The tyre industry has been severely hit by rise in input costs and even a price hike by 25% has not helped it tide over the losses, according to PK Ruia, chairman of the Ruia Group that runs Dunlop India Ltd, Falcon Tyres and Monotona Tyres.

After the 81 st annual general meeting of Dunlop India, Ruia told reporters that with the rubber prices going up from Rs 90 per tonne to Rs 140 per tonne and other input costs also escalating, production cost has gone up by more than 60% in the last four months.

Just 15 days back, Falcon Tyres, which is an OEM (original equipment manufacturer) supplier to Bajaj Automobiles Ltd, increased the price of tyres used in two- and three-wheelers by 15-25% for various ranges.

“Price of two- and three-wheeler tyres for the replacement market has also been increased by 14%, even then many a products have to be sold below the production cost,” said Ruia.

“How many times can you go to the market and revise prices,” he said.

After a recession, the two- and three-wheeler segment has witnessed growth once again since the last month and demand has gone up.

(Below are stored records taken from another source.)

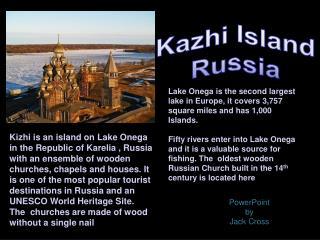 Kazhi  Island Russia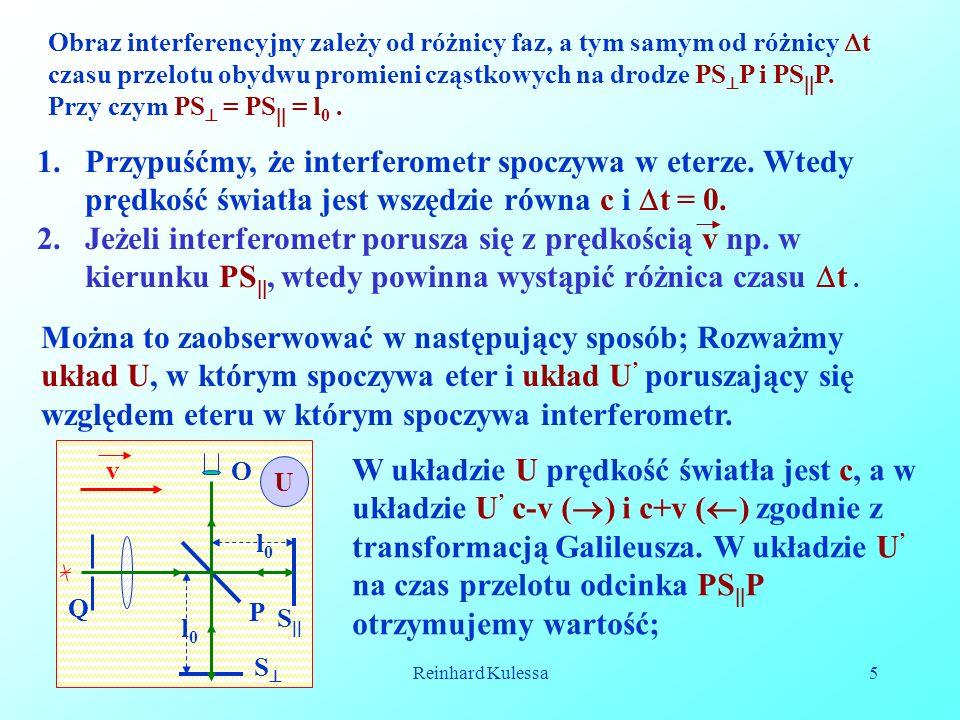 Przypuśćmy, że interferometr spoczywa w eterze. Wtedy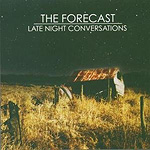 The Forecast, Late Night Conversations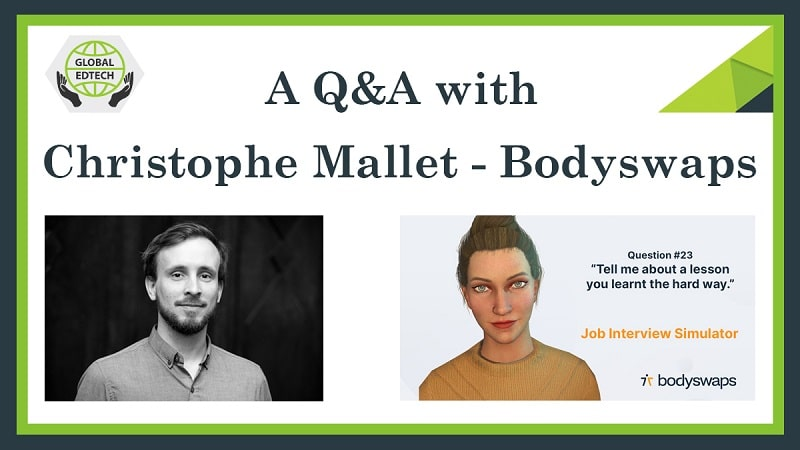 Bodyswaps - A Q&A with Christophe Mallet, CEO and Co-Founder of a VR Job Interview Simulator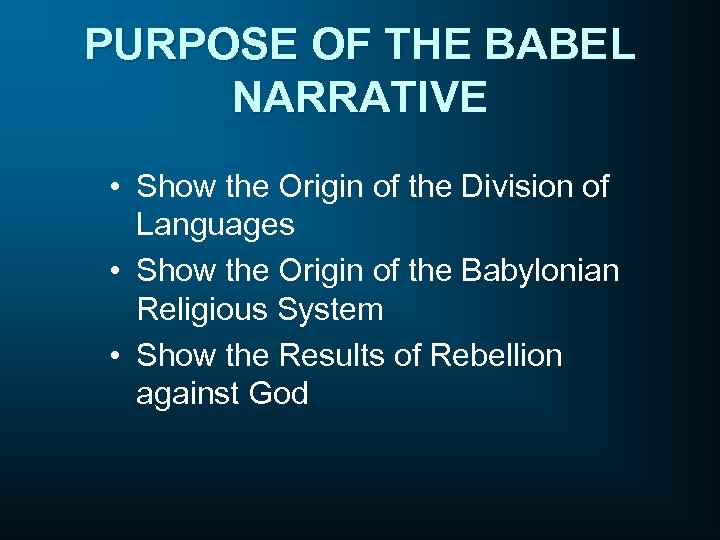 PURPOSE OF THE BABEL NARRATIVE • Show the Origin of the Division of Languages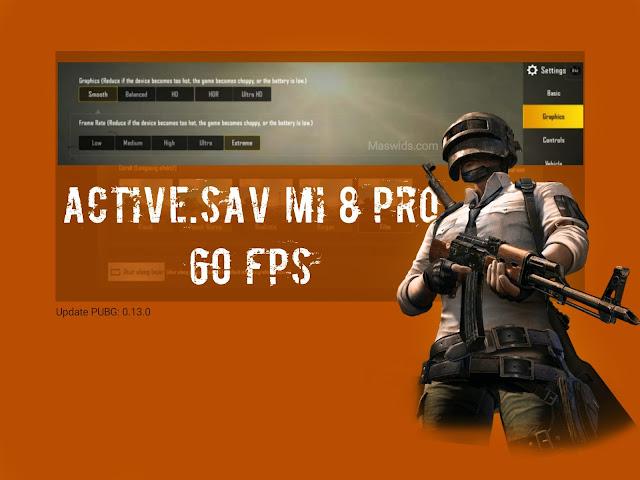 active.sav mi 8 pro 60 fps pubg mobile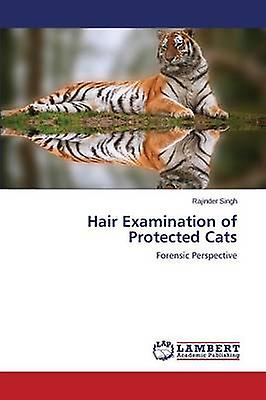 Hair Examination of Prougeected Cats by Singh Rajinder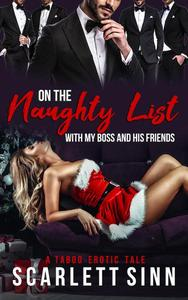 On The Naughty List With My Boss and His Friends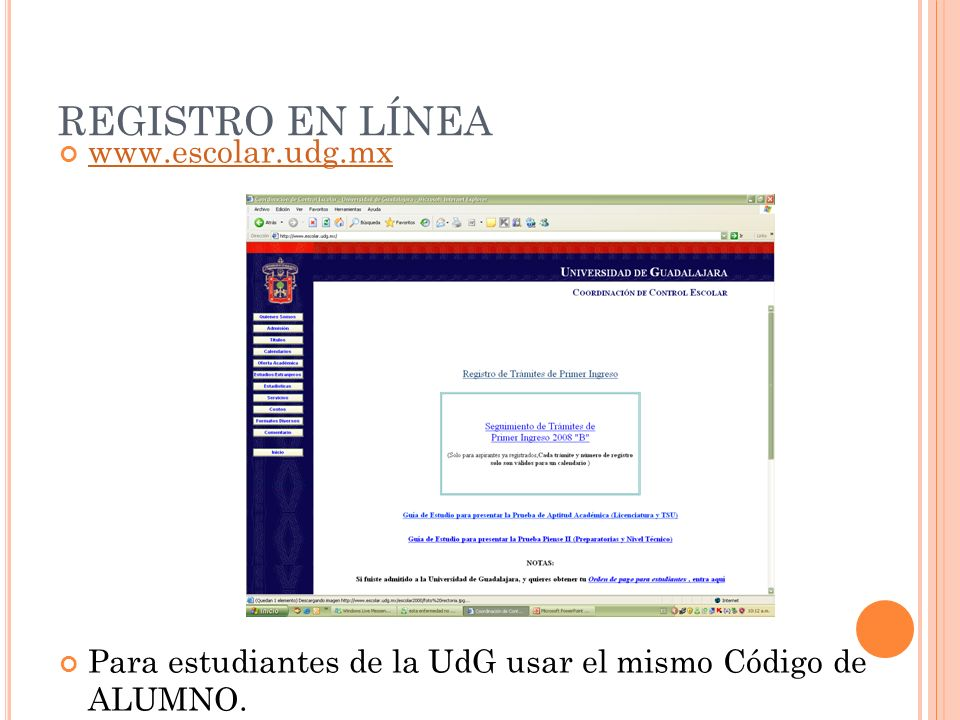REGISTRO EN LÍNEA www.escolar.udg.mx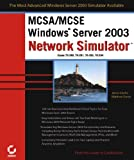 img - for MCSA/MCSE: Windows Server 2003 Network Simulator (70-290, 70-291, 70-293, 70-294) book / textbook / text book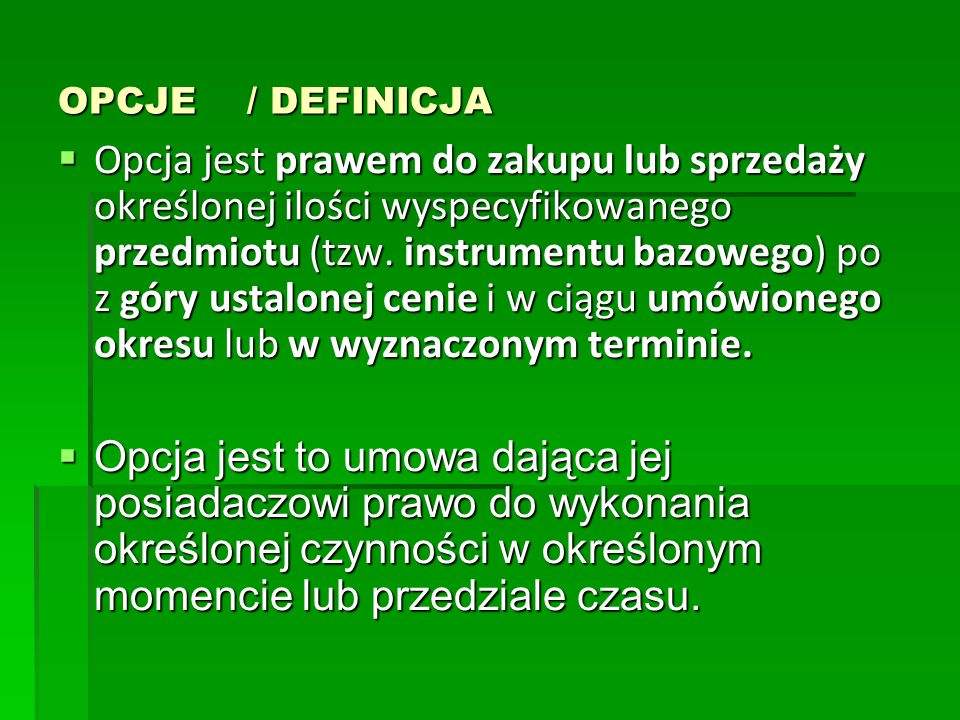 OPCJE / DEFINICJA  Opcja jest prawem do zakupu lub sprzedaży określonej ilości wyspecyfikowanego przedmiotu (tzw. instrumentu bazowego) po z góry ust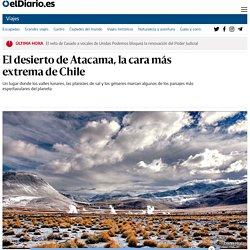 El desierto de Atacama, la cara más extrema de Chile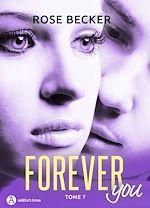 Télécharger le livre :  Forever you - 7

But with the government stopping forward booking of rubber, it has become pretty difficult for the tyre industry to zero down on a price.

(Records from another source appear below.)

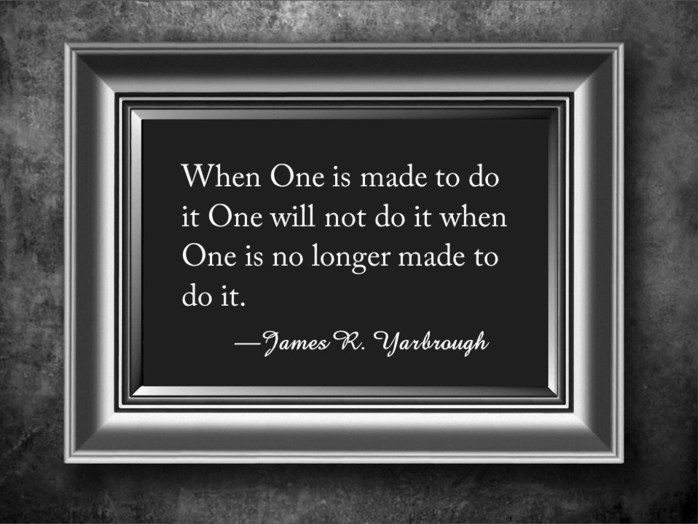 When One Is Made To Do It 11-23-15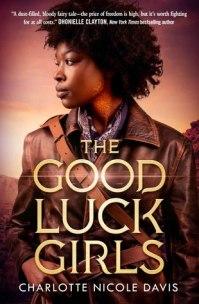 The Good Luck Girls Charlotte Nicole Davis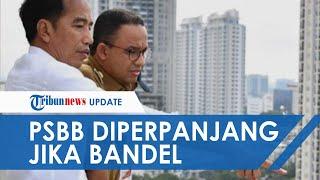 New Normal di Jakarta Dipersiapkan Jokowi, Anies: Kemungkinan PSBB Diperpanjang Kalau Warga Bandel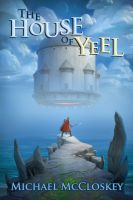 Cover for 'The House of Yeel'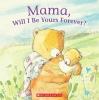 Pignataro, Anna,Mama, Will I Be Yours Forever?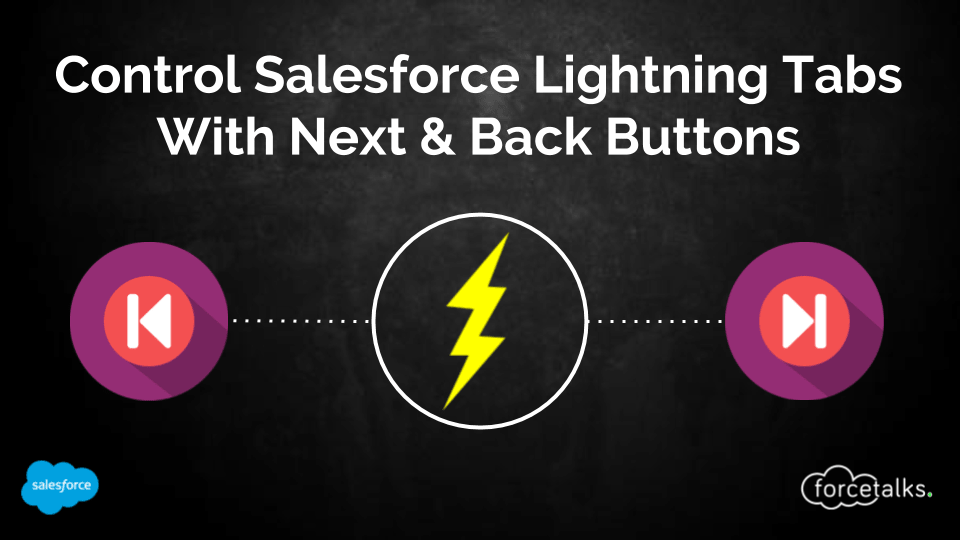 Control Salesforce Lightning Tabs With Next & Back Buttons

However, the OEM contractors are responding favourably and are even ready to pay more for tyres with restropective effect. Bajaj had agreed to buy Falcon tyres at a price increased by 15% in July and has further committed a rate increased by an additional 8% on the current prices in September.

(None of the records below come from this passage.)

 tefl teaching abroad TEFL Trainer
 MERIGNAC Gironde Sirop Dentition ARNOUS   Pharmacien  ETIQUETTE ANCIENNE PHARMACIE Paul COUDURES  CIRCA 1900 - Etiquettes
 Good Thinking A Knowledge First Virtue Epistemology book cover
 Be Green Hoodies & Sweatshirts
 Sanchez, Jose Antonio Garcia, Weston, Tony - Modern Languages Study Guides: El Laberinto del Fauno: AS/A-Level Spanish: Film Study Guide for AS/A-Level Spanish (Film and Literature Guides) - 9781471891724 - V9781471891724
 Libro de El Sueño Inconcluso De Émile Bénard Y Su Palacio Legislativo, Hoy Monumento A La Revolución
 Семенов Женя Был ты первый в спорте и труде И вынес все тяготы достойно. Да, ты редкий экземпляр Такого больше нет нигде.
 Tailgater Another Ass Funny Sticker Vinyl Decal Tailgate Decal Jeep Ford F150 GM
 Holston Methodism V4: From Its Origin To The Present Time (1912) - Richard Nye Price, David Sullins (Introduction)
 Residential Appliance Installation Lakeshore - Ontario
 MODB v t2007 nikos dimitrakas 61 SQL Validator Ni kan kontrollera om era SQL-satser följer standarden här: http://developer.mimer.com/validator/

But Falcon would require another 20-25% rise in prices to make marginal profit, said Ruia.

Around 45% of Falcon’s production is for OEM supplies and 55% is for the replacement market.

The Sahaganj unit of Dunlop India is running at 50 tonne per day capacity even as the target was to reach 130 tonne per day by the end of 2007-08.

Ruia said: “Whenever we have tried to ramp up our production in Sahaganj there has been a problem. I don’t know whether it is a genuine technical problem or a created one. But we don’t have any evidence in hand about problems being purposely created.”

Dunlop India is planning to increase its off the road (OTR) tyre capacity by an additional 100 tonne at its Sahaganj unit and has also firmed up plans to set up a 50 tonne truck tyre and OTR tyre manufacturing plant at Guwahati at an investment of Rs 450 crore.

The company also plans to set up a 10mw co-generation plant at Sahaganj at a cost of around Rs 500-600 crore by the end of 2009-2010.

Dunlop is also planning to source radial truck tyres and OTRs from east Asia to serve the Indian market, Ruia said.